El Halcón arqueó las cejas que no tenia cuando me saqué la peluca de Clem y sacudí mi propia cabellera.
—Veo que ya no anda por ahí con todas esas cosas abultadas en los bolsillos.
—Oh, ésas ya están a buen recaudo —dijo malhumorado—. Están a salvo.
—Arty —le dije adecuando mi voz al ingenuo registro de barítono inspirador de confianza de Howard— ha de haber sido mi vanidad descocada la que me hizo suponer que toda esa policía de Servicio Regular venía aquí sólo por mí…
El Halcón graznó literalmente.
—No se sentirían demasiado infelices si también me echaran el guante a mí.
Y desde su rincón, Halcón preguntó:
—Te has venido aquí con tu aparato de seguridad, ¿verdad, Arty?
—¿Y qué?
—Hay una forma en que puedes salir de ésta —me siseó Halcón. La chaqueta se le había abierto a medias sobre el estropeado pecho—. Y es que Arty te saque con él.
—Idea brillante —decidí—. ¿Quieres que te devuelva un par de miles por el servicio?
La idea no le causó ninguna gracia.
—No quiero nada de ti. —Se volvió a Halcón.— De ti necesito algo, chiquito. No de él. Mira, no estaba preparado para Maud. Si quieres que saque a tu amigo, tendrás que hacer algo por mí.
El muchacho parecia confundido.
Creí ver cierta presunción en la cara de Arty, pero se diluyó en una mueca de preocupación.
—Tienes que inventar alguna forma de llenar el vestíbulo de gente, y rápido.
Yo iba a preguntar por qué pero desconocía la magnitud del aparato de seguridad de Arty. Iba a preguntar cómo, pero el piso me empujó los pies y las puertas se abrieron de par en par.
—Si no lo puedes hacer —le gruñó el Halcón a Halcón— ninguno de nosotros saldrá de aqui. ¡Ninguno!

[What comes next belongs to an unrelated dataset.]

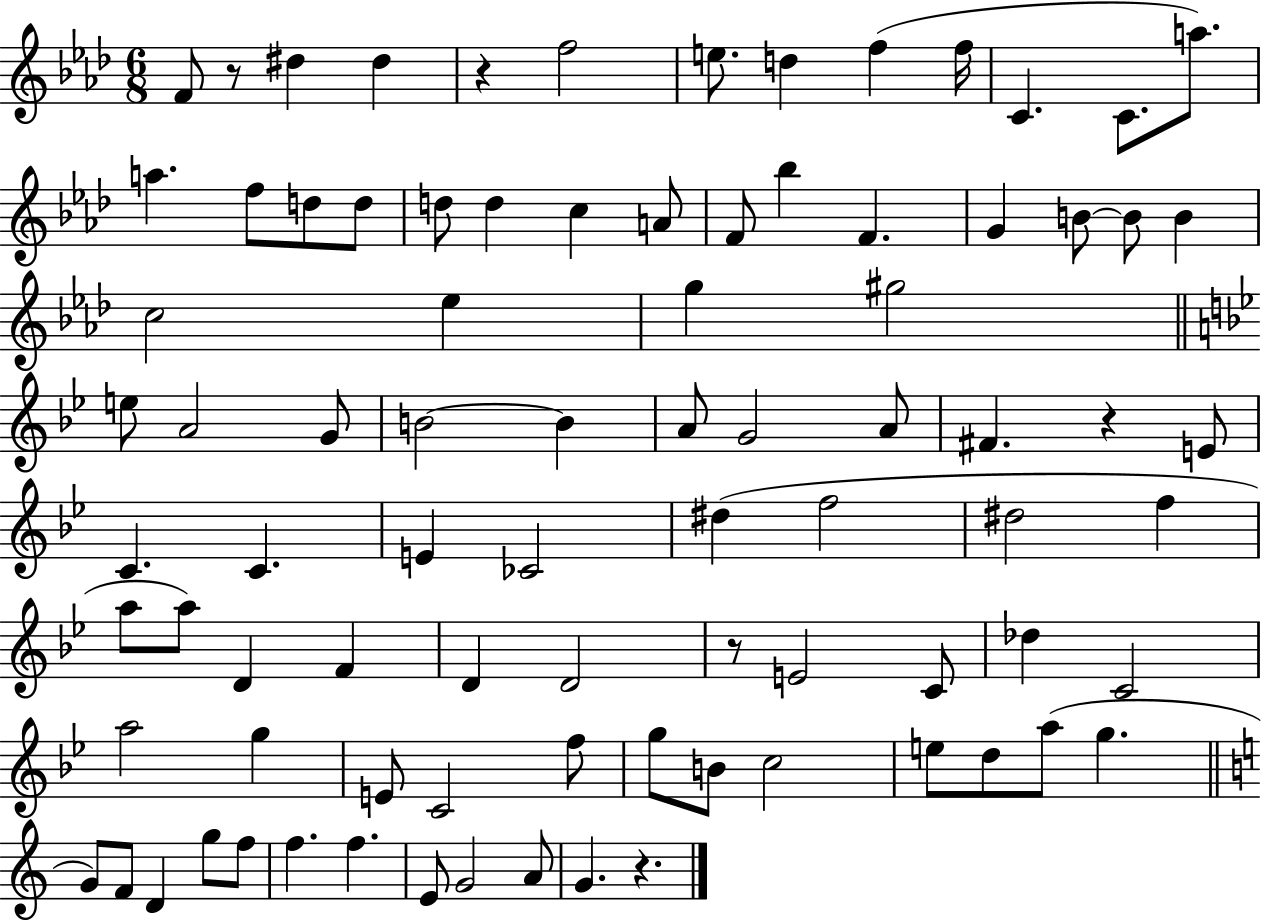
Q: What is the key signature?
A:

Yo no tenia idea de lo que iba a hacer el chico, Pero cuando me disponía a seguirlo al vestíbulo, el Halcón me asió por el brazo y siseó:
—¡¡Quédate aquí, pedazo de idiota!!
Di un paso atrás. Arty se apoyaba con todo su Peso en ABRIR PUERTA.
Halcón voló en dirección al estanque. Y se zambulló en él.
Llegó a los trípodes de tres metros y medio y empezó a escalar.